Stored items

***

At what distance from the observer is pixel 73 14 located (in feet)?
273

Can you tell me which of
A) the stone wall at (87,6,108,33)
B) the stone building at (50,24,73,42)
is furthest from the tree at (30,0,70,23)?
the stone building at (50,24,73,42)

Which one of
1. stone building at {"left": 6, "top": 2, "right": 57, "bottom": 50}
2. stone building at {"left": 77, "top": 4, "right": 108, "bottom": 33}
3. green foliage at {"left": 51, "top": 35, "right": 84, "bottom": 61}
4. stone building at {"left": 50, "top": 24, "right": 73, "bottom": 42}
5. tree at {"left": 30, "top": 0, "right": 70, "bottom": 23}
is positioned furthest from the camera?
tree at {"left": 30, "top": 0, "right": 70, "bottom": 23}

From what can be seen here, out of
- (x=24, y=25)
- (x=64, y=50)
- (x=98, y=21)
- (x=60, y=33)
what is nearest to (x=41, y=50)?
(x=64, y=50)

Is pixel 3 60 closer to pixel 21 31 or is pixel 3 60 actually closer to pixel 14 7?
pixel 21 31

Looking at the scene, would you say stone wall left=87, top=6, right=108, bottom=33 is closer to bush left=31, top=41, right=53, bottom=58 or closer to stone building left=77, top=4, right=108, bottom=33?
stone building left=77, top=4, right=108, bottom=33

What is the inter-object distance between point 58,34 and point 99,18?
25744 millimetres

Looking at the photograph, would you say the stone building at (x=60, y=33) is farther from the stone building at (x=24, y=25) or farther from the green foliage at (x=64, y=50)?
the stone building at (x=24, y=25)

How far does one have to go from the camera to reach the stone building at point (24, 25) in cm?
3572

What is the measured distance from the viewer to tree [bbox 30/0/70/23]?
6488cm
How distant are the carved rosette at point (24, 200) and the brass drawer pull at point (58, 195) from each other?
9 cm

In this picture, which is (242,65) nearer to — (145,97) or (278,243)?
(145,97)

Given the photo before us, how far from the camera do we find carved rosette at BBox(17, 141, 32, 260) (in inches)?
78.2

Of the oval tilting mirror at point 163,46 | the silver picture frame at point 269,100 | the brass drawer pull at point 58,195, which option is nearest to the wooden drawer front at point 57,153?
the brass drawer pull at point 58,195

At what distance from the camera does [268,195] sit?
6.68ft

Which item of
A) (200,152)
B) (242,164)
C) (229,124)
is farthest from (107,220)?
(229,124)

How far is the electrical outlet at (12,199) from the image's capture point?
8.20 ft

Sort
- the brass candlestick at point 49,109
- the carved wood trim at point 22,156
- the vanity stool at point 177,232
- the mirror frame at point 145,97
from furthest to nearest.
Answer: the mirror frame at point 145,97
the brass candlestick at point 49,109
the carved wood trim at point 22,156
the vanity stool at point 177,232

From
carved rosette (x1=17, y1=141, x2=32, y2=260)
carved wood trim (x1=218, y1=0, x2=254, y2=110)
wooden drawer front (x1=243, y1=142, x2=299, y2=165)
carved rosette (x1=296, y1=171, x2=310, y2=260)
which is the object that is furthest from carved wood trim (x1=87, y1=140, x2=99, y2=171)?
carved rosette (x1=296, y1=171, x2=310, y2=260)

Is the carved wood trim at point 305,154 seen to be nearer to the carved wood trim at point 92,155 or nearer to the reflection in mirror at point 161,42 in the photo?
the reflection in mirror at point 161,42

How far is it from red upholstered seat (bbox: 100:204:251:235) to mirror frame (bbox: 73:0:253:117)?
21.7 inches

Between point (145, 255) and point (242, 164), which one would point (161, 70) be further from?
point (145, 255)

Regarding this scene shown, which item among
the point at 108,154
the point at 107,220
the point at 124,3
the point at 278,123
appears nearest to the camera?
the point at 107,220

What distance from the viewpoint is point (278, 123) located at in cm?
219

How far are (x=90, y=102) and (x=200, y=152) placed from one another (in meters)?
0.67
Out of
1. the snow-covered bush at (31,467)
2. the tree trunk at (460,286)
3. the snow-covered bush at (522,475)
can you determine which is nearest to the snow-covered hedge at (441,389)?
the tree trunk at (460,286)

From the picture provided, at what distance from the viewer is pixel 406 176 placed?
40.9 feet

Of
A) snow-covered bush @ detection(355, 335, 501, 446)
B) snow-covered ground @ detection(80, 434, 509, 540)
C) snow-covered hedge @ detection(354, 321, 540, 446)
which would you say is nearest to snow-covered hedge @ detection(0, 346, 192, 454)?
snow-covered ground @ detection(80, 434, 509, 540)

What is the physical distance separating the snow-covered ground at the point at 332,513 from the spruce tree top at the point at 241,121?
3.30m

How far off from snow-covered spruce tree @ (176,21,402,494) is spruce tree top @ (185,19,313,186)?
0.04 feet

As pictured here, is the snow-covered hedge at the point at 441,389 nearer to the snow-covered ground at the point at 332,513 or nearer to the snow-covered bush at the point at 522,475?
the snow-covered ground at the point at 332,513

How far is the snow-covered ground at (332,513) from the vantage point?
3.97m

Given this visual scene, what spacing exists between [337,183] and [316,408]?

***

## TASK INSTRUCTIONS
Return each line of the items above that contains the word "carved". Case counts.

## EXERCISE RESPONSE
How distant are the carved rosette at point (24, 200) and the brass drawer pull at point (58, 195) from each other?
Given the photo before us, how far from the camera do we find carved rosette at BBox(17, 141, 32, 260) (in inches)?
- the carved wood trim at point 22,156
the carved wood trim at point 22,156
carved rosette (x1=17, y1=141, x2=32, y2=260)
carved wood trim (x1=218, y1=0, x2=254, y2=110)
carved rosette (x1=296, y1=171, x2=310, y2=260)
which is the object that is furthest from carved wood trim (x1=87, y1=140, x2=99, y2=171)?
carved rosette (x1=296, y1=171, x2=310, y2=260)
Is the carved wood trim at point 305,154 seen to be nearer to the carved wood trim at point 92,155 or nearer to the reflection in mirror at point 161,42 in the photo?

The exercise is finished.